* What to produce *
Locate each line in the data below that includes the word "grass", and copy those lines.

* Provided data *
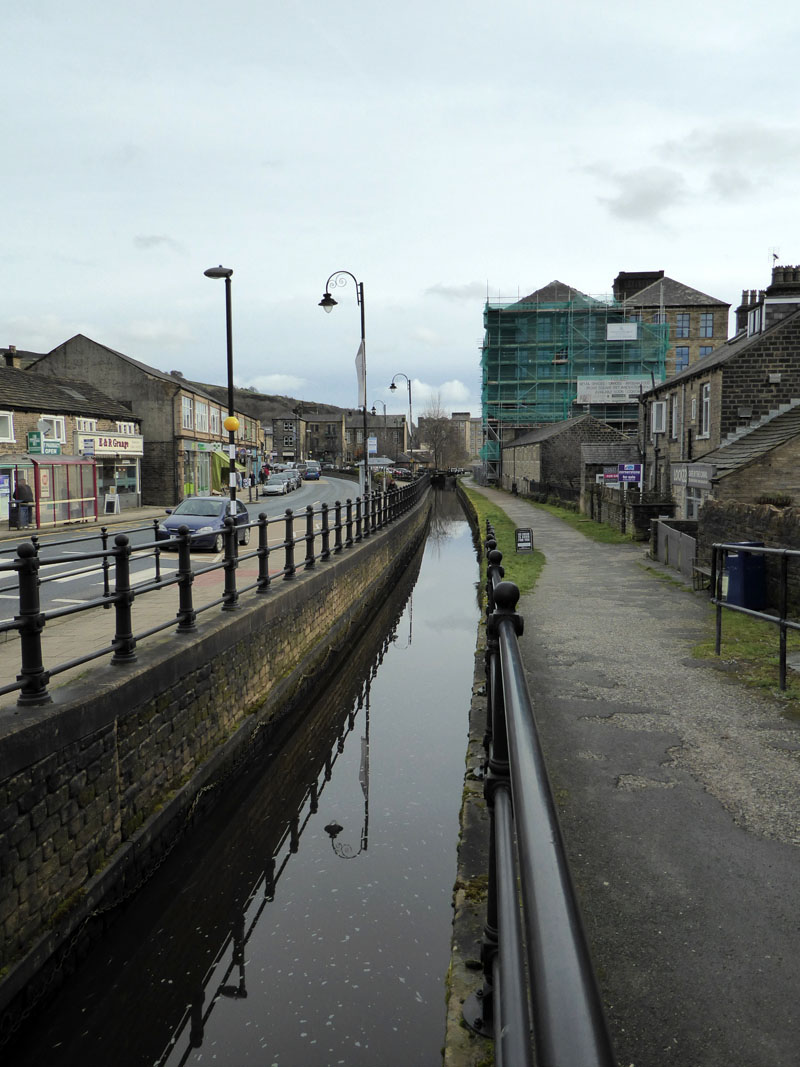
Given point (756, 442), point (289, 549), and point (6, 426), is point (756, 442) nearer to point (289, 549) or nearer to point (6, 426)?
point (289, 549)

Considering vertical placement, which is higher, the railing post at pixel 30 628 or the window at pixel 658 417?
the window at pixel 658 417

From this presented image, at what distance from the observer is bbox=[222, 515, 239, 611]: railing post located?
8.87 meters

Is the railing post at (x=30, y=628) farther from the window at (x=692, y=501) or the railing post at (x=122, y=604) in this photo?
the window at (x=692, y=501)

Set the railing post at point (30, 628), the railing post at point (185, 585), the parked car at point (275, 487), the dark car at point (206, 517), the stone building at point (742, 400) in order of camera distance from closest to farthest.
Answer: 1. the railing post at point (30, 628)
2. the railing post at point (185, 585)
3. the dark car at point (206, 517)
4. the stone building at point (742, 400)
5. the parked car at point (275, 487)

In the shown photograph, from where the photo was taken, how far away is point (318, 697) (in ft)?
38.5

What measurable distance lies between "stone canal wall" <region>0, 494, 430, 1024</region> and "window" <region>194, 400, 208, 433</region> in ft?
130

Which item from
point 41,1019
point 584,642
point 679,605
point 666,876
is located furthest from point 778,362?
point 41,1019

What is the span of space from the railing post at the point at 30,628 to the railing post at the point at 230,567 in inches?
146

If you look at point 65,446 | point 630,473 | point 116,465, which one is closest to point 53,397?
point 65,446

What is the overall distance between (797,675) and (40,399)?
32.2 meters

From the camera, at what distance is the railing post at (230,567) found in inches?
349

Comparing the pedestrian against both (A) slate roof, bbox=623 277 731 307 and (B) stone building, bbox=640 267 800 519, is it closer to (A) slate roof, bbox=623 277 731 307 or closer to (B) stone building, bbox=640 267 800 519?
(B) stone building, bbox=640 267 800 519

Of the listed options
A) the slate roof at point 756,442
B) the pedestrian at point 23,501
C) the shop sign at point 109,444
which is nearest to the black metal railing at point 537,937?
the slate roof at point 756,442

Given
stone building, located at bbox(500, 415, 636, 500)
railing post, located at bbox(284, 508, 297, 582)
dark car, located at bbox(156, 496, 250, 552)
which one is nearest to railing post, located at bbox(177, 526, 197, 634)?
railing post, located at bbox(284, 508, 297, 582)
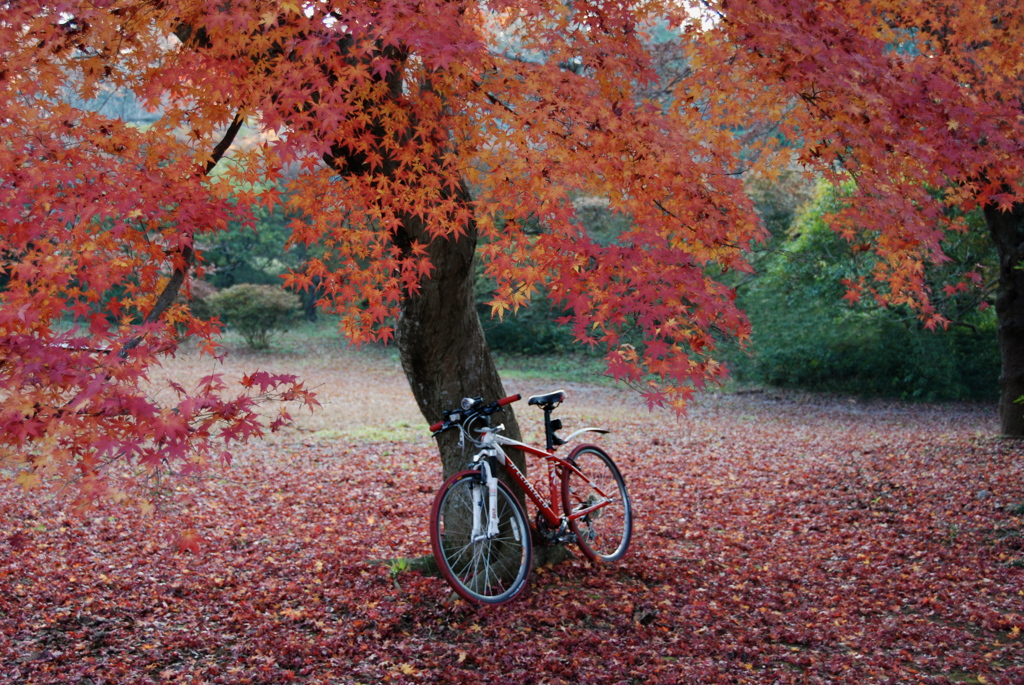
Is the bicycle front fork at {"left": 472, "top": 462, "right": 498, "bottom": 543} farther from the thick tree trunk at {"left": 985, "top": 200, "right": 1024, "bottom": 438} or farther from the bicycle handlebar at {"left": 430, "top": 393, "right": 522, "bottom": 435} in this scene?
the thick tree trunk at {"left": 985, "top": 200, "right": 1024, "bottom": 438}

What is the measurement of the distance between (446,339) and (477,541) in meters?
1.07


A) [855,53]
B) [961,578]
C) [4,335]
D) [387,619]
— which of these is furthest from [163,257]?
[961,578]

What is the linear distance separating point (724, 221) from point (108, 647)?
321 centimetres

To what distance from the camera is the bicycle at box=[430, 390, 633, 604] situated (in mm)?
3309

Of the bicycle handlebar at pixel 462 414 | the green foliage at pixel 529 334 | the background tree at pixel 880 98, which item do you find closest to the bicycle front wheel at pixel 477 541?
the bicycle handlebar at pixel 462 414

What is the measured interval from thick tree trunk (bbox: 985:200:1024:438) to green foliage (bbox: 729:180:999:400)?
4.94 m

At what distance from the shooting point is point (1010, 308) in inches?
296

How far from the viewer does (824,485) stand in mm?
6496

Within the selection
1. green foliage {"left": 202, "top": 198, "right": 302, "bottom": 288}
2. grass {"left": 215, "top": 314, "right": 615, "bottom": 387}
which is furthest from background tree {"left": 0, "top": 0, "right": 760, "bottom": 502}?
green foliage {"left": 202, "top": 198, "right": 302, "bottom": 288}

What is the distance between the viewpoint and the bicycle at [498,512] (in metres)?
3.31

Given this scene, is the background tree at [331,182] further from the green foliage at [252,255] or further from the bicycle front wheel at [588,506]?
the green foliage at [252,255]

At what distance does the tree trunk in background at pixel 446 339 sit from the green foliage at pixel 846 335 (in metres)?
9.92

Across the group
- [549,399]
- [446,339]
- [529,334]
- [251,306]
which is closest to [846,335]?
[529,334]

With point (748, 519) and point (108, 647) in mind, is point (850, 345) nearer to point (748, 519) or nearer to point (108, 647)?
point (748, 519)
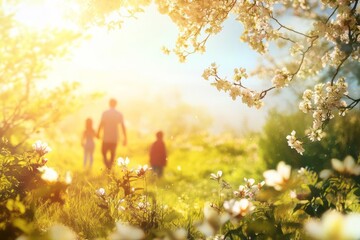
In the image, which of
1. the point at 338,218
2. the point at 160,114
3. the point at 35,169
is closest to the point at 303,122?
the point at 35,169

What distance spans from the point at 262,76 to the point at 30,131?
8.49 metres

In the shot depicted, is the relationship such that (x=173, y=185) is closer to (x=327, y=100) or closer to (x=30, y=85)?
(x=327, y=100)

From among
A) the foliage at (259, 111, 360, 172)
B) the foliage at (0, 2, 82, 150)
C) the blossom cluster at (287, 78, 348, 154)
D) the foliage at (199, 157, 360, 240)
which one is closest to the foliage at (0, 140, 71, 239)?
the foliage at (199, 157, 360, 240)

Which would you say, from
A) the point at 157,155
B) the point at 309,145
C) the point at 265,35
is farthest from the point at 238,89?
the point at 157,155

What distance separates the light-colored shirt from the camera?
12648mm

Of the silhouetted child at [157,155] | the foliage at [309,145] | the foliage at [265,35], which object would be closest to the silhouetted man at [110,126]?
the silhouetted child at [157,155]

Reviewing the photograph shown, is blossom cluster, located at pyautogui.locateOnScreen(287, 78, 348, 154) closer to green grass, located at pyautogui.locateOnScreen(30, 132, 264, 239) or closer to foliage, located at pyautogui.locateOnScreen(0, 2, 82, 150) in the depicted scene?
green grass, located at pyautogui.locateOnScreen(30, 132, 264, 239)

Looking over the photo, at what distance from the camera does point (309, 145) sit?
10.2 m

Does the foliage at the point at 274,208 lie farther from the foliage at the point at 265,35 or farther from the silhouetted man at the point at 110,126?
the silhouetted man at the point at 110,126

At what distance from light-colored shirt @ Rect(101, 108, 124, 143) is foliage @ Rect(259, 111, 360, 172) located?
12.7 ft

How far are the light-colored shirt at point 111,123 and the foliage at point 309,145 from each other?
3873 millimetres

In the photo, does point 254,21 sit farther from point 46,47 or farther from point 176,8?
point 46,47

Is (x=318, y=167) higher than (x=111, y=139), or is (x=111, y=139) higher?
(x=111, y=139)

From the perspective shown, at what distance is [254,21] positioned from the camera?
5.85m
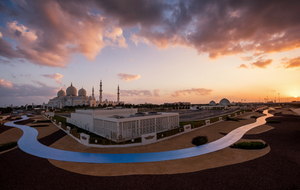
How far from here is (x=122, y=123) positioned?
914 inches

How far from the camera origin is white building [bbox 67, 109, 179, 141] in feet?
77.0

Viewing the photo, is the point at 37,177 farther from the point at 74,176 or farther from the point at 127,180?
the point at 127,180

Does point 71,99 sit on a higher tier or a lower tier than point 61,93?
lower

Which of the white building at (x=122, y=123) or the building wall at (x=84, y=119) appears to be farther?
the building wall at (x=84, y=119)

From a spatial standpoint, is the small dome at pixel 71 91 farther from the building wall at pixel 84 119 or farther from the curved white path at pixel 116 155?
the curved white path at pixel 116 155

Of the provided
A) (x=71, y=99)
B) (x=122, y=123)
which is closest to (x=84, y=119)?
(x=122, y=123)

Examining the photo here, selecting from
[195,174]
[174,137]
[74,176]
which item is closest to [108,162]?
[74,176]

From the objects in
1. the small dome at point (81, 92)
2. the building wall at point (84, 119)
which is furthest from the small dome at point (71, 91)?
the building wall at point (84, 119)

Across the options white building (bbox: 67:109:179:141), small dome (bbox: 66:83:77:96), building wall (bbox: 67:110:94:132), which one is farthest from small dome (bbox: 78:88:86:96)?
white building (bbox: 67:109:179:141)

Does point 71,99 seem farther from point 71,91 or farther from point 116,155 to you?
point 116,155

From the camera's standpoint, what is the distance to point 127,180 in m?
12.1

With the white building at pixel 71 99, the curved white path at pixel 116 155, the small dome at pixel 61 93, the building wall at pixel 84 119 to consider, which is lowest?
the curved white path at pixel 116 155

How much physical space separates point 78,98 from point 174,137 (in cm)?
11241

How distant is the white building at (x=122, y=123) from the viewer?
2348 cm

* The output *
2. grass {"left": 215, "top": 314, "right": 615, "bottom": 387}
Reviewing the photograph shown, is blossom cluster, located at pyautogui.locateOnScreen(287, 78, 348, 154) closer to green grass, located at pyautogui.locateOnScreen(30, 132, 264, 239) or closer to foliage, located at pyautogui.locateOnScreen(0, 2, 82, 150) in the depicted scene?
green grass, located at pyautogui.locateOnScreen(30, 132, 264, 239)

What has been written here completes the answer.